[WORK INSTRUCTION]:
Write the data below out again in full, exactly as shown.

[DATA IN THIS EXERCISE]:
####################

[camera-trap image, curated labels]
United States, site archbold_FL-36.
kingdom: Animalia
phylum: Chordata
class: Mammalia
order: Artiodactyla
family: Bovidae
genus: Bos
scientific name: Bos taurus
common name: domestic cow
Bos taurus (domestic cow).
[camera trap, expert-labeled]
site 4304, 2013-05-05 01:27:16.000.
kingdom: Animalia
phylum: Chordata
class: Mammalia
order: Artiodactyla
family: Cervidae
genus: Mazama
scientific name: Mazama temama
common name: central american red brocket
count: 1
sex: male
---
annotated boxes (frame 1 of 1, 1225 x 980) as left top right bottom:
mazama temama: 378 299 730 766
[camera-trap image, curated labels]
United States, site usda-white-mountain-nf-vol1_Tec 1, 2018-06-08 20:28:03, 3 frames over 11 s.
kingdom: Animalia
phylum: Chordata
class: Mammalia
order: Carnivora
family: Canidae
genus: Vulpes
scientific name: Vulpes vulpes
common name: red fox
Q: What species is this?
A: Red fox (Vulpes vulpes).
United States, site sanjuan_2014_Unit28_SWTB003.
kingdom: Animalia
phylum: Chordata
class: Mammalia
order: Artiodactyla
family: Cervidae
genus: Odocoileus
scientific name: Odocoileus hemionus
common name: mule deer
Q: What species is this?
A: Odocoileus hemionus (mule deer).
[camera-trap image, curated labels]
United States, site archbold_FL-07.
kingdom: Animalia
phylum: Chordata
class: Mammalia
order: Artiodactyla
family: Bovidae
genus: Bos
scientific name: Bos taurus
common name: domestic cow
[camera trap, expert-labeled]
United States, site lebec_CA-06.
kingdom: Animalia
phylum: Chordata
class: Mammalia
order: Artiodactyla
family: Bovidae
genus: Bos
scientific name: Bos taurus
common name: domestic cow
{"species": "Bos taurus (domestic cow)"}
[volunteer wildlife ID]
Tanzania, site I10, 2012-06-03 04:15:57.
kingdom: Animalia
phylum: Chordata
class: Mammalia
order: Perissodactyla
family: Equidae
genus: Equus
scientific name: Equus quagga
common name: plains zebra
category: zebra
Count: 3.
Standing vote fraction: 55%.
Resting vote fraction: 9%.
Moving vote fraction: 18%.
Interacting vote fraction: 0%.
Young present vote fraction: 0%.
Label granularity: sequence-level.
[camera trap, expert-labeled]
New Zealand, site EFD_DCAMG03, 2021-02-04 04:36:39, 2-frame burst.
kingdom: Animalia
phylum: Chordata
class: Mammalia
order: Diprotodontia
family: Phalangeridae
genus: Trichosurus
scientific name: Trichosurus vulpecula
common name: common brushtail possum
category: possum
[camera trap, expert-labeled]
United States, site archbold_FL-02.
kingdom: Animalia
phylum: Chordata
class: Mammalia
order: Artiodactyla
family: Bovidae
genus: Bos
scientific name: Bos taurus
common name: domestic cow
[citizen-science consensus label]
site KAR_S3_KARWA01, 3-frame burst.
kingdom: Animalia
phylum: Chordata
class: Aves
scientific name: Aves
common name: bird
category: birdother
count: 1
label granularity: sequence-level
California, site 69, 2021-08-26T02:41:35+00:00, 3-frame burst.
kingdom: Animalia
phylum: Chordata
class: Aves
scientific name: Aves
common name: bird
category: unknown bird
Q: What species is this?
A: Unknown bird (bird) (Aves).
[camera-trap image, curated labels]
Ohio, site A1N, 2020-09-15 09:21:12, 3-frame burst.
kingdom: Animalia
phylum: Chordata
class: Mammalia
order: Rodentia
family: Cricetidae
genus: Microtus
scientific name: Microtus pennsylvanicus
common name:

####################

[ANSWER TO THIS PROBLEM]:
[camera-trap image, curated labels]
United States, site archbold_FL-36.
kingdom: Animalia
phylum: Chordata
class: Mammalia
order: Artiodactyla
family: Bovidae
genus: Bos
scientific name: Bos taurus
common name: domestic cow
Bos taurus (domestic cow).
[camera trap, expert-labeled]
site 4304, 2013-05-05 01:27:16.000.
kingdom: Animalia
phylum: Chordata
class: Mammalia
order: Artiodactyla
family: Cervidae
genus: Mazama
scientific name: Mazama temama
common name: central american red brocket
count: 1
sex: male
---
annotated boxes (frame 1 of 1, 1225 x 980) as left top right bottom:
mazama temama: 378 299 730 766
[camera-trap image, curated labels]
United States, site usda-white-mountain-nf-vol1_Tec 1, 2018-06-08 20:28:03, 3 frames over 11 s.
kingdom: Animalia
phylum: Chordata
class: Mammalia
order: Carnivora
family: Canidae
genus: Vulpes
scientific name: Vulpes vulpes
common name: red fox
Q: What species is this?
A: Red fox (Vulpes vulpes).
United States, site sanjuan_2014_Unit28_SWTB003.
kingdom: Animalia
phylum: Chordata
class: Mammalia
order: Artiodactyla
family: Cervidae
genus: Odocoileus
scientific name: Odocoileus hemionus
common name: mule deer
Q: What species is this?
A: Odocoileus hemionus (mule deer).
[camera-trap image, curated labels]
United States, site archbold_FL-07.
kingdom: Animalia
phylum: Chordata
class: Mammalia
order: Artiodactyla
family: Bovidae
genus: Bos
scientific name: Bos taurus
common name: domestic cow
[camera trap, expert-labeled]
United States, site lebec_CA-06.
kingdom: Animalia
phylum: Chordata
class: Mammalia
order: Artiodactyla
family: Bovidae
genus: Bos
scientific name: Bos taurus
common name: domestic cow
{"species": "Bos taurus (domestic cow)"}
[volunteer wildlife ID]
Tanzania, site I10, 2012-06-03 04:15:57.
kingdom: Animalia
phylum: Chordata
class: Mammalia
order: Perissodactyla
family: Equidae
genus: Equus
scientific name: Equus quagga
common name: plains zebra
category: zebra
Count: 3.
Standing vote fraction: 55%.
Resting vote fraction: 9%.
Moving vote fraction: 18%.
Interacting vote fraction: 0%.
Young present vote fraction: 0%.
Label granularity: sequence-level.
[camera trap, expert-labeled]
New Zealand, site EFD_DCAMG03, 2021-02-04 04:36:39, 2-frame burst.
kingdom: Animalia
phylum: Chordata
class: Mammalia
order: Diprotodontia
family: Phalangeridae
genus: Trichosurus
scientific name: Trichosurus vulpecula
common name: common brushtail possum
category: possum
[camera trap, expert-labeled]
United States, site archbold_FL-02.
kingdom: Animalia
phylum: Chordata
class: Mammalia
order: Artiodactyla
family: Bovidae
genus: Bos
scientific name: Bos taurus
common name: domestic cow
[citizen-science consensus label]
site KAR_S3_KARWA01, 3-frame burst.
kingdom: Animalia
phylum: Chordata
class: Aves
scientific name: Aves
common name: bird
category: birdother
count: 1
label granularity: sequence-level
California, site 69, 2021-08-26T02:41:35+00:00, 3-frame burst.
kingdom: Animalia
phylum: Chordata
class: Aves
scientific name: Aves
common name: bird
category: unknown bird
Q: What species is this?
A: Unknown bird (bird) (Aves).
[camera-trap image, curated labels]
Ohio, site A1N, 2020-09-15 09:21:12, 3-frame burst.
kingdom: Animalia
phylum: Chordata
class: Mammalia
order: Rodentia
family: Cricetidae
genus: Microtus
scientific name: Microtus pennsylvanicus
common name:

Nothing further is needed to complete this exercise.